Product

Food Allergen Cross Contamination Log

Log allergen cross-contamination checks in PassMyKitchen. Track all 9 FDA allergens, verify separation controls, and document incidents for inspectors.

By PassMyKitchen Team, PassMyKitchen · May 3, 2026 · 11 min read


An allergen cross-contamination log records your daily verification that prep stations are separated, dedicated utensils are in use, surfaces are sanitized between allergen-containing preparations, and staff are trained. PassMyKitchen's allergen log lets you track all 9 FDA-recognized allergens, verify separation and labeling controls per allergen, and document cross-contamination incidents with required corrective actions. Here is how to use it.

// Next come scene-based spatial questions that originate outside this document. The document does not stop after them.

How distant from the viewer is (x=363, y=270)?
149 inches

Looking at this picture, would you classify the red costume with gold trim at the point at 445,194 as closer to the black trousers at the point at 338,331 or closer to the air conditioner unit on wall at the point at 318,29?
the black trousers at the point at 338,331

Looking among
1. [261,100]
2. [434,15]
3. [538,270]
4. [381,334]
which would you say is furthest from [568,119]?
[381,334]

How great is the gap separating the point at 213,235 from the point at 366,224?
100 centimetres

For the daily workflow that includes allergen checks, see daily food safety routine under 5 minutes. For inspector preparation, see how to use Inspector Mode. For a full compliance overview, see our food safety compliance score explained.

Why allergen logging matters

Food allergies send roughly 30,000 people to the emergency room every year in the United States, according to the CDC. For food businesses, an allergic reaction traced back to your kitchen is not just a health crisis. It is a liability event, a potential lawsuit, and grounds for a critical violation.

The Food Allergen Labeling and Consumer Protection Act (FALCPA) identifies 9 major allergens that account for the vast majority of serious allergic reactions. The FDA Food Code requires food businesses to demonstrate knowledge of major food allergens and to implement controls that prevent cross-contact.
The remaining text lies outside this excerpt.